→ **What to work on**
Find each line in the records below that contains the word "much" and copy it out. Case counts.

Records excerpted from a collection:
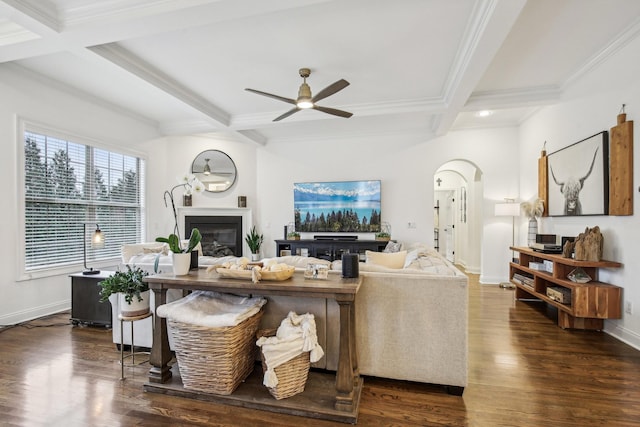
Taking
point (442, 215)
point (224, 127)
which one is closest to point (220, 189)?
point (224, 127)

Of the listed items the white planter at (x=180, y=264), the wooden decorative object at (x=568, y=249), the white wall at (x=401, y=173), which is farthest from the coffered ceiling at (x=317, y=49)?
the wooden decorative object at (x=568, y=249)

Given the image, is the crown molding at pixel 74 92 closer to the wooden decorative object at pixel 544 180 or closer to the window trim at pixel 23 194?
the window trim at pixel 23 194

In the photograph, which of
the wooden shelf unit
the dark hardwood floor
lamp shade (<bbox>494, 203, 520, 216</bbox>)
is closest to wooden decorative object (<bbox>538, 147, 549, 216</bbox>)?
lamp shade (<bbox>494, 203, 520, 216</bbox>)

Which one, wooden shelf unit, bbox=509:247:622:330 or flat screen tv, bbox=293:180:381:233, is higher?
flat screen tv, bbox=293:180:381:233

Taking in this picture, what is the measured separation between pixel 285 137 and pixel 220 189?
1.67 m

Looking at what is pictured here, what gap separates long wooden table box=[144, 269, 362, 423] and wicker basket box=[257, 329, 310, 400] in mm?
37

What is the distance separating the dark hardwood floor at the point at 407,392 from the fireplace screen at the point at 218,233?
3.13 metres

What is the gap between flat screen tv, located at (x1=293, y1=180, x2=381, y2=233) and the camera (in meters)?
5.77

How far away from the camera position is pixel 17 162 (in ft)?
11.5

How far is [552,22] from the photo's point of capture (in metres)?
2.61

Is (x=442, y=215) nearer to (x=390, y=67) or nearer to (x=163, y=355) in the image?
(x=390, y=67)

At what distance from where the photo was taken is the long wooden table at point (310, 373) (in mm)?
1825

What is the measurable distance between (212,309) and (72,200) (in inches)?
133

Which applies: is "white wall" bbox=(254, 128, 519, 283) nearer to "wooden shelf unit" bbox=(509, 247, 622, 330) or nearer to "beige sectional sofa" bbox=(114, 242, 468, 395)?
"wooden shelf unit" bbox=(509, 247, 622, 330)
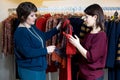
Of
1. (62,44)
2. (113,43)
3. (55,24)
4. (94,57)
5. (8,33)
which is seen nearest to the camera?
(94,57)

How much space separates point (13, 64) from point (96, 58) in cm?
163

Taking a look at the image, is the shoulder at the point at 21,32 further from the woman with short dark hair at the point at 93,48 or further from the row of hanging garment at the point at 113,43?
the row of hanging garment at the point at 113,43

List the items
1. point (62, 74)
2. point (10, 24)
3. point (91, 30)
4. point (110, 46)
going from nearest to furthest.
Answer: point (91, 30), point (62, 74), point (110, 46), point (10, 24)

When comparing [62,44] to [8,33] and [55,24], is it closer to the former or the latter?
[55,24]

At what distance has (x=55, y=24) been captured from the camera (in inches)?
117

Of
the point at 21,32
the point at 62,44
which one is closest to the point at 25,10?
the point at 21,32

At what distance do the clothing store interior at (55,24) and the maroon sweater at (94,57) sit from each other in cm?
20

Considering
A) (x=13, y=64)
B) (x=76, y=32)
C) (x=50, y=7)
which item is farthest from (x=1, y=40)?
(x=76, y=32)

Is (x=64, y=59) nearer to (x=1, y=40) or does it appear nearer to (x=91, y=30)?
(x=91, y=30)

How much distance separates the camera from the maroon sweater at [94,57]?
2227 mm

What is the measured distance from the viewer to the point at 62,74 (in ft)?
8.77

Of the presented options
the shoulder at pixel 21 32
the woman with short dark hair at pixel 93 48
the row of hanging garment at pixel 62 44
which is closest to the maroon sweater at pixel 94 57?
the woman with short dark hair at pixel 93 48

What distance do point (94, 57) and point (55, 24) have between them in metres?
0.90

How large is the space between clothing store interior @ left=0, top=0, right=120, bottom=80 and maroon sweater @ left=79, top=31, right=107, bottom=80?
0.20 metres
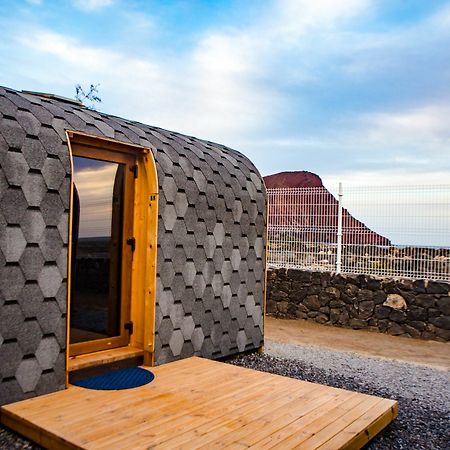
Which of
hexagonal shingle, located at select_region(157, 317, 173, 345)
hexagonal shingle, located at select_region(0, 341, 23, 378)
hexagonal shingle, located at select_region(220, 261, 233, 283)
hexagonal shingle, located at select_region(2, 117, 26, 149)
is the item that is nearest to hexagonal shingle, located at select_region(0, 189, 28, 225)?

→ **Result of the task**
How much space separates point (13, 64) from point (96, 58) in cm?
How much distance separates the camera from the maroon sweater at [94,57]?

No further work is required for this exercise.